Purpose: To investigate the impact of intravenous (IV) contrast agent on proton therapy dose calculation using virtual non-contrast (VNC) dual-energy CT (DECT) images.
Methods: CT scans acquired on a Siemens Definition Edge scanner are used to assess the impact of IV contrast on stopping power ratios (SPR) predicted by single-energy CT (SECT) and DECT. SECT images are converted to SPR using the stoichiometric method, while two methods are considered for the DECT images: 1) an electron density and effective atomic number (ED-EAN) formalism and 2) a VNC approach. Moreover, two modes are used with DECT: 80/140 kVp sequential acquisitions and 120 kVp Twin-Beam. Experimental measurements of SPR are obtained for tissue-like plastics and different concentrations of IV contrast in water using a multi-layer ion chamber (MLIC) and compared with predictions made by the different imaging modalities. Real patient contrast enhanced CT images of proton therapy patients are used to quantify the impact of IV contrast on dose distributions using all three methods. Results are validated against the dose calculated on a non-contrast SECT scan, used as reference.

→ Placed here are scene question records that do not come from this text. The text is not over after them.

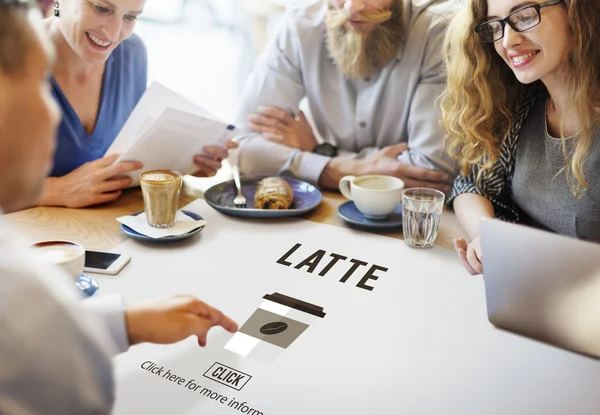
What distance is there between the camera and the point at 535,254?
83cm

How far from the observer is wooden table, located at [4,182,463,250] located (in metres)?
1.22

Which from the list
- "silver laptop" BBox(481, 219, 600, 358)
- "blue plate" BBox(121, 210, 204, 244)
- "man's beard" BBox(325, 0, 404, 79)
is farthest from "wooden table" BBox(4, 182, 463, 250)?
"man's beard" BBox(325, 0, 404, 79)

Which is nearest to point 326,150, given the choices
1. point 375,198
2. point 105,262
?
point 375,198

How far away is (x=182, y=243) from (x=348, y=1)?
0.83m

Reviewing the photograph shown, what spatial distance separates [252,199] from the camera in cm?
144

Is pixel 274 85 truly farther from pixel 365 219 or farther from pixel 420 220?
pixel 420 220

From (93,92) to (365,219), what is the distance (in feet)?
2.87

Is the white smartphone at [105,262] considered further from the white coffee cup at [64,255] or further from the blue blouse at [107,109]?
the blue blouse at [107,109]

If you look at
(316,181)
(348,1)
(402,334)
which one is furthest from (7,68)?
(348,1)

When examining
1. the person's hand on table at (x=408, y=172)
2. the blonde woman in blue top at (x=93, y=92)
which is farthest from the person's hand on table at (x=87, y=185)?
the person's hand on table at (x=408, y=172)

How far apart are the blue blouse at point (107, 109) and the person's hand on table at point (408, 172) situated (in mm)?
734

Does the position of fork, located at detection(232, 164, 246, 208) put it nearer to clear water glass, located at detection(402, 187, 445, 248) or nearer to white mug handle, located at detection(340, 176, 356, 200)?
white mug handle, located at detection(340, 176, 356, 200)

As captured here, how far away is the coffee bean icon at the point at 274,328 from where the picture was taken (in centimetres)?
92

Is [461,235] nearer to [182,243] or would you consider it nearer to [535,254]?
[535,254]
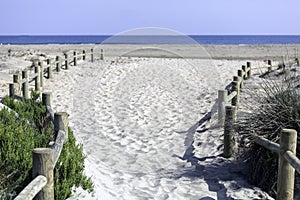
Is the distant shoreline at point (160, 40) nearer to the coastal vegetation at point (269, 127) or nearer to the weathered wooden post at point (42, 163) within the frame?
the coastal vegetation at point (269, 127)

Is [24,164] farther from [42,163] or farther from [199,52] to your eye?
[199,52]

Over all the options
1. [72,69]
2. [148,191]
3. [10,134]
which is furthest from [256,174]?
[72,69]

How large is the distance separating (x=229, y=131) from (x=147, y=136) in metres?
2.33

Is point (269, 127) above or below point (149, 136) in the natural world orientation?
above

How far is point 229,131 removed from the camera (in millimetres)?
5832

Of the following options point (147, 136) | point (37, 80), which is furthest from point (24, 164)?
point (37, 80)

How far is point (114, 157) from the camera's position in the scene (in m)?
6.53

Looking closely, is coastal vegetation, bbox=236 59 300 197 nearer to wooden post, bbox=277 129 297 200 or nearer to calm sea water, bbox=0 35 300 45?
wooden post, bbox=277 129 297 200

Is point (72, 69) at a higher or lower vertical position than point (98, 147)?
higher

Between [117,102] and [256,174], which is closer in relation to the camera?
[256,174]

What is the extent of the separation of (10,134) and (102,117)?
16.6 feet

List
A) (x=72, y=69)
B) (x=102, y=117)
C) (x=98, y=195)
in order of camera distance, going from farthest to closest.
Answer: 1. (x=72, y=69)
2. (x=102, y=117)
3. (x=98, y=195)

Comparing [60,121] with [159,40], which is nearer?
[60,121]

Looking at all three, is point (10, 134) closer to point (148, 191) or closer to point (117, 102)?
point (148, 191)
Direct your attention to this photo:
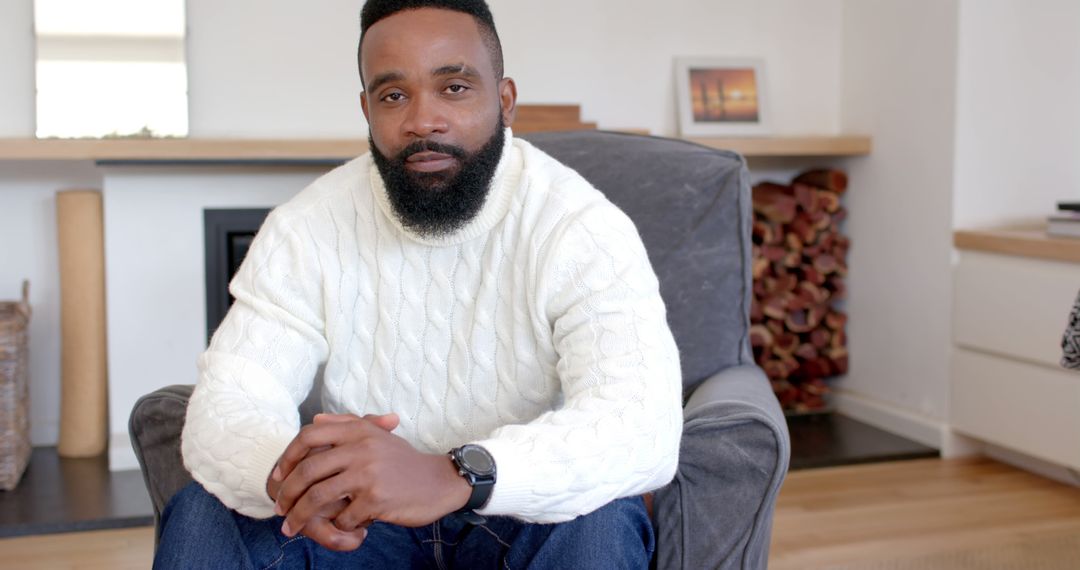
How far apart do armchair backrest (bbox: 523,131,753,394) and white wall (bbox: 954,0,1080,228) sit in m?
1.44

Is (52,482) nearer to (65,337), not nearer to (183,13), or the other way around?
(65,337)

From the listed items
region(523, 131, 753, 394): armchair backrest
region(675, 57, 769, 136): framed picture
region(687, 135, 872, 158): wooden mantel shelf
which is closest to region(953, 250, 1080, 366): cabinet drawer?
region(687, 135, 872, 158): wooden mantel shelf

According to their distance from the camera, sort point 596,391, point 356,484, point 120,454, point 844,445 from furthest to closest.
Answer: point 844,445 → point 120,454 → point 596,391 → point 356,484

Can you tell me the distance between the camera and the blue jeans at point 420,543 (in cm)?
132

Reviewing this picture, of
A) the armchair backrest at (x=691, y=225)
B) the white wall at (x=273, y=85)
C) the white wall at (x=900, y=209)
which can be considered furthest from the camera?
the white wall at (x=900, y=209)

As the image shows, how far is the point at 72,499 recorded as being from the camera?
2.84 m

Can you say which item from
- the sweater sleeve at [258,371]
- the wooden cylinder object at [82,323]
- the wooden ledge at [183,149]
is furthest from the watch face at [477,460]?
the wooden cylinder object at [82,323]

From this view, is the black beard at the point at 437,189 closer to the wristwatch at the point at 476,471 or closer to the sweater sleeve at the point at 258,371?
the sweater sleeve at the point at 258,371

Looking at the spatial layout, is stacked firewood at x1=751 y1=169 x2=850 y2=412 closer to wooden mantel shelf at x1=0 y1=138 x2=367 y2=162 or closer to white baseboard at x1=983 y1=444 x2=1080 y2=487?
white baseboard at x1=983 y1=444 x2=1080 y2=487

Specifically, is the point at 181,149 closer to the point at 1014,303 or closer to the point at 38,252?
the point at 38,252

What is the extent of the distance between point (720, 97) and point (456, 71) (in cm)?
221

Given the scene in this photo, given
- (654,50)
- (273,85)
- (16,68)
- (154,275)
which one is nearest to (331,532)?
(154,275)

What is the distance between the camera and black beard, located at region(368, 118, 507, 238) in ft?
5.05

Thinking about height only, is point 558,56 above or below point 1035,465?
above
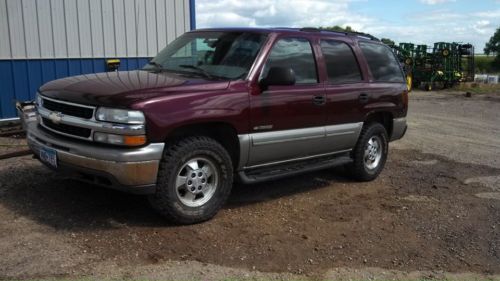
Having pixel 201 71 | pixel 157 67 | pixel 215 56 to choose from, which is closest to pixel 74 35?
pixel 157 67

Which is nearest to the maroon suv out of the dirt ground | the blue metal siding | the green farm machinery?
the dirt ground

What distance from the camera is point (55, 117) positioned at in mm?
5043

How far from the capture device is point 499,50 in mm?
63406

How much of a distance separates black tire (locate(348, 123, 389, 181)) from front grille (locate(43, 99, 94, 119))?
360 cm

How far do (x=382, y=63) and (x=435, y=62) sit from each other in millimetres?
21400

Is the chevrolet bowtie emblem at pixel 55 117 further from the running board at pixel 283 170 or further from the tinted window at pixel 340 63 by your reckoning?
the tinted window at pixel 340 63

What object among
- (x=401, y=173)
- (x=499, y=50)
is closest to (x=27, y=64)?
(x=401, y=173)

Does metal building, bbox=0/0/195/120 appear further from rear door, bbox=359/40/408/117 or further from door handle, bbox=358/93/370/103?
door handle, bbox=358/93/370/103

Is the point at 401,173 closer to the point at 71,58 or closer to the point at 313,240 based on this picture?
the point at 313,240

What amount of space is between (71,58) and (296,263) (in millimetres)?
7330

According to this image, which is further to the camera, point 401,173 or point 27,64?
point 27,64

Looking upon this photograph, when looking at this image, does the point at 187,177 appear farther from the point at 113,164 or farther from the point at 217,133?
the point at 113,164

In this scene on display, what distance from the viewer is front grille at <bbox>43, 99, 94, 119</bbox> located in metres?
4.74

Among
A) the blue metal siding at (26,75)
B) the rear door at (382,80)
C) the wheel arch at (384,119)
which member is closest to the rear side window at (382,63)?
the rear door at (382,80)
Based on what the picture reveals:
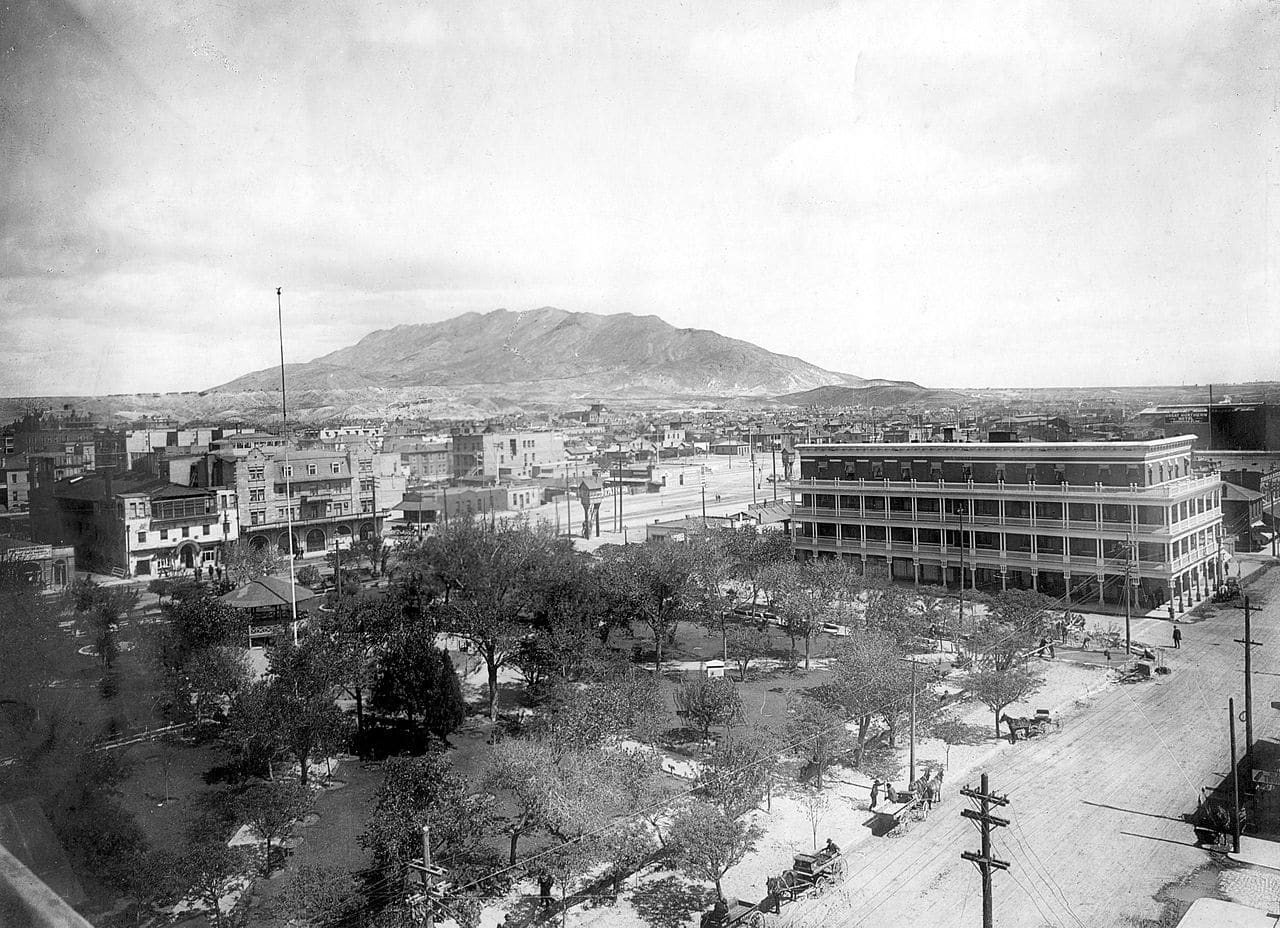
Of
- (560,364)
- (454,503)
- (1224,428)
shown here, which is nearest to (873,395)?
(560,364)

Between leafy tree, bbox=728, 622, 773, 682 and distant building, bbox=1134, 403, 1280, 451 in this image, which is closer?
leafy tree, bbox=728, 622, 773, 682

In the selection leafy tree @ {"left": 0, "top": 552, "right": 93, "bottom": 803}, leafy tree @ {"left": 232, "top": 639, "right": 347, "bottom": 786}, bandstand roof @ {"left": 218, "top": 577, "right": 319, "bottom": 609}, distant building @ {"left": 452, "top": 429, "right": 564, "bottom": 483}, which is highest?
distant building @ {"left": 452, "top": 429, "right": 564, "bottom": 483}

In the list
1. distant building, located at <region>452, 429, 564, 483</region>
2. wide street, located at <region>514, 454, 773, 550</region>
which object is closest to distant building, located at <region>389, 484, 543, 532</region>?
wide street, located at <region>514, 454, 773, 550</region>

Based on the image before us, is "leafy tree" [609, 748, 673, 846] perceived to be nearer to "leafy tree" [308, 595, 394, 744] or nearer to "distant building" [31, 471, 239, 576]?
"leafy tree" [308, 595, 394, 744]

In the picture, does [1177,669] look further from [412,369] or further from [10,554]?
[412,369]

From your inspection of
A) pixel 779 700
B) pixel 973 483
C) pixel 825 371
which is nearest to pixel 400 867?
pixel 779 700

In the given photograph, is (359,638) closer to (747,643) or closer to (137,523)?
(747,643)
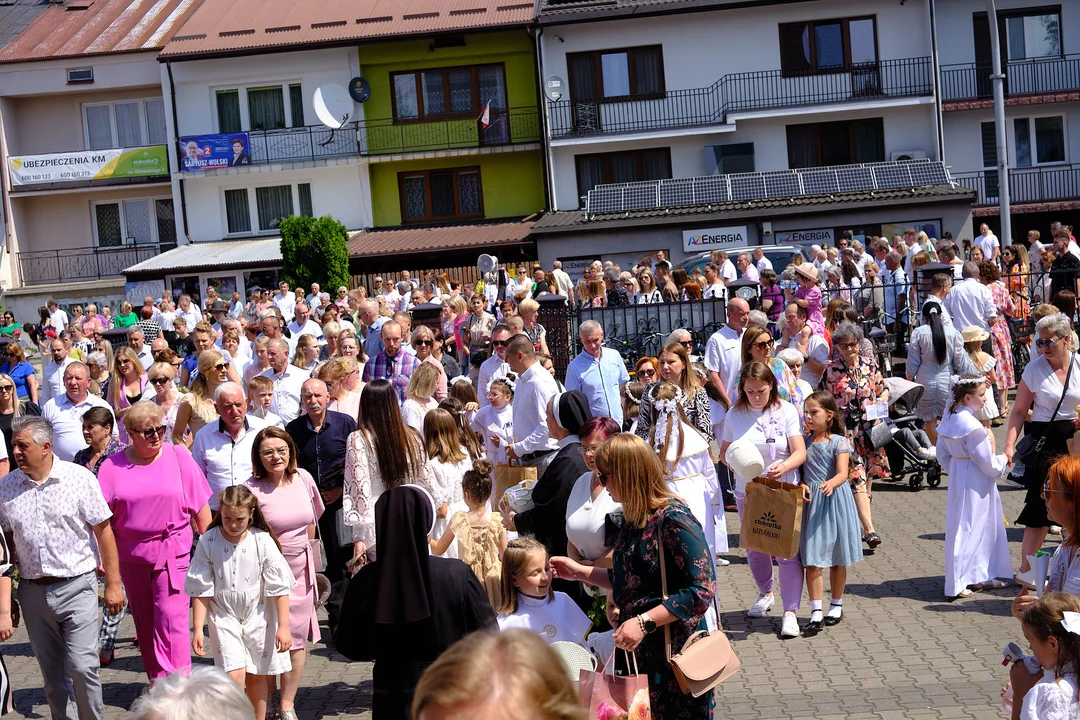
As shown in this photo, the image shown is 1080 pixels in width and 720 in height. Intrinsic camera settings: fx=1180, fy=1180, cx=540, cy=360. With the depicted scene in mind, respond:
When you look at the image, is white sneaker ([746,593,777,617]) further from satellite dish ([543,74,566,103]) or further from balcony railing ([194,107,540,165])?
balcony railing ([194,107,540,165])

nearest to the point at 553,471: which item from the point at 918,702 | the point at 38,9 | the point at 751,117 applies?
the point at 918,702

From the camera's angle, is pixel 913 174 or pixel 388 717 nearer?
pixel 388 717

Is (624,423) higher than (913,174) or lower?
A: lower

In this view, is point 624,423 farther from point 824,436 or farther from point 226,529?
point 226,529

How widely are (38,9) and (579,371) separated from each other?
1712 inches

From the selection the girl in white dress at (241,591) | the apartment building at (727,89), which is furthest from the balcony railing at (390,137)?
the girl in white dress at (241,591)

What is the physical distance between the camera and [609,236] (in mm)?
30703

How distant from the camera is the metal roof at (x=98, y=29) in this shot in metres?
39.3

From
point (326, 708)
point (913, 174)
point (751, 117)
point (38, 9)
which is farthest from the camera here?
point (38, 9)

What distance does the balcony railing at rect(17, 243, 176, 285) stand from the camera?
40.3 meters

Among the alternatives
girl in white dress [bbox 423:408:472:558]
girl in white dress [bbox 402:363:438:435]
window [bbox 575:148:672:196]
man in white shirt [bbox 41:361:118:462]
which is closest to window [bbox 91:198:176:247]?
window [bbox 575:148:672:196]

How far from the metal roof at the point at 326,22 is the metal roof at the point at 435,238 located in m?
5.92

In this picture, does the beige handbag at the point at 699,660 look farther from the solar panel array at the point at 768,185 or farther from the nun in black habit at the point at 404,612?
the solar panel array at the point at 768,185

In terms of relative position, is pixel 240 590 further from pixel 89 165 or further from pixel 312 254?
pixel 89 165
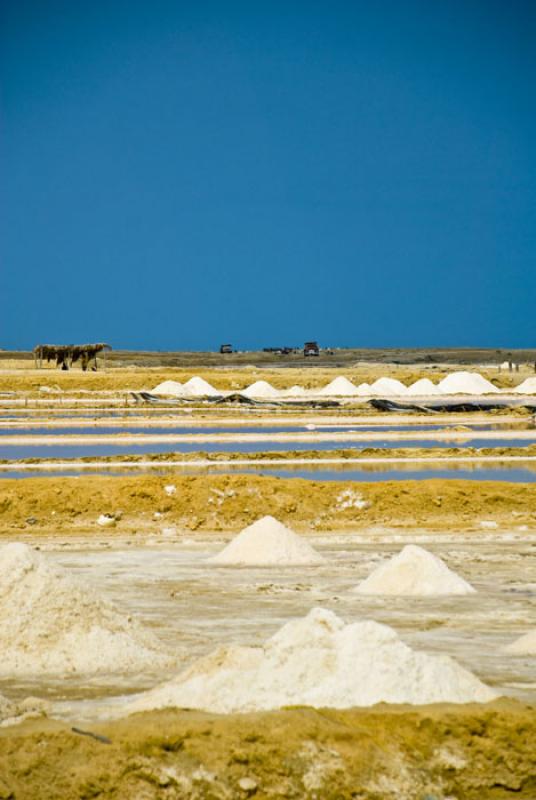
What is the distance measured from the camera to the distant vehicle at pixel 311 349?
90.2 metres

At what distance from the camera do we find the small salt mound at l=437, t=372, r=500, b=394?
44062mm

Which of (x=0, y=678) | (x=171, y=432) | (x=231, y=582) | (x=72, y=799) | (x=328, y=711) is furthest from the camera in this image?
(x=171, y=432)

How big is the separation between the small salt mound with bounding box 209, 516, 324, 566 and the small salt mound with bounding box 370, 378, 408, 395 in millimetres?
30214

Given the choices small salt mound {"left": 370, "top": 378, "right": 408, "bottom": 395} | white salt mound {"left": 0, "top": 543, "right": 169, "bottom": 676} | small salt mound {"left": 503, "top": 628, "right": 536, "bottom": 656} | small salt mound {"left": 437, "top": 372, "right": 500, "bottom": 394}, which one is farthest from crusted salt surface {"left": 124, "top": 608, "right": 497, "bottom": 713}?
small salt mound {"left": 437, "top": 372, "right": 500, "bottom": 394}

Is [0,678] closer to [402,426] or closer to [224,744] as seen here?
[224,744]

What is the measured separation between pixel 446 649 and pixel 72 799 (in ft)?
10.9

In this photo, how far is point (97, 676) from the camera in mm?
7363

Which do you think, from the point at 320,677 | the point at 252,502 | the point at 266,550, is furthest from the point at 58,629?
the point at 252,502

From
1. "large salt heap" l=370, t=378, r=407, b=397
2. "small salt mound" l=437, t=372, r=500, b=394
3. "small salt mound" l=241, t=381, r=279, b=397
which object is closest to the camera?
"small salt mound" l=241, t=381, r=279, b=397

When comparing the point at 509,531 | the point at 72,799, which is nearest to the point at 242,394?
the point at 509,531

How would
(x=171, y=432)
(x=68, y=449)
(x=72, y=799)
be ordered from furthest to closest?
(x=171, y=432), (x=68, y=449), (x=72, y=799)

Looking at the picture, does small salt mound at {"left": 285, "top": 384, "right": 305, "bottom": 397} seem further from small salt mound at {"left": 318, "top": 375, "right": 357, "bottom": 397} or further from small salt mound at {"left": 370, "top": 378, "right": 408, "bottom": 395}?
small salt mound at {"left": 370, "top": 378, "right": 408, "bottom": 395}

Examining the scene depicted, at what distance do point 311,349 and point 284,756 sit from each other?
86263mm

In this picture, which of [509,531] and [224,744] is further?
[509,531]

Results: Experimental measurements in tissue-like plastics demonstrate the superiority of the Sequential over TwinBeam DECT acquisitions for both approaches. In phantoms with variable IV contrast concentrations, measurements made with the MLIC agrees with Sequential DECT predictions within 2.15% for the ED-EAN method and 1% for VNC, while SECT introduce errors above 20%. Dose distributions calculated in patient images show that IV contrast introduce errors up to 2.6% on range. Using DECT-based VNC images, the range error is reduced below 0.1%.
Conclusion: This study demonstrates that the error introduced by IV contrast in dose calculation for proton therapy can be substantially reduced using DECT based SPR calculation methods and that a single contrast enhanced scan can be used for both contouring and dose calculation.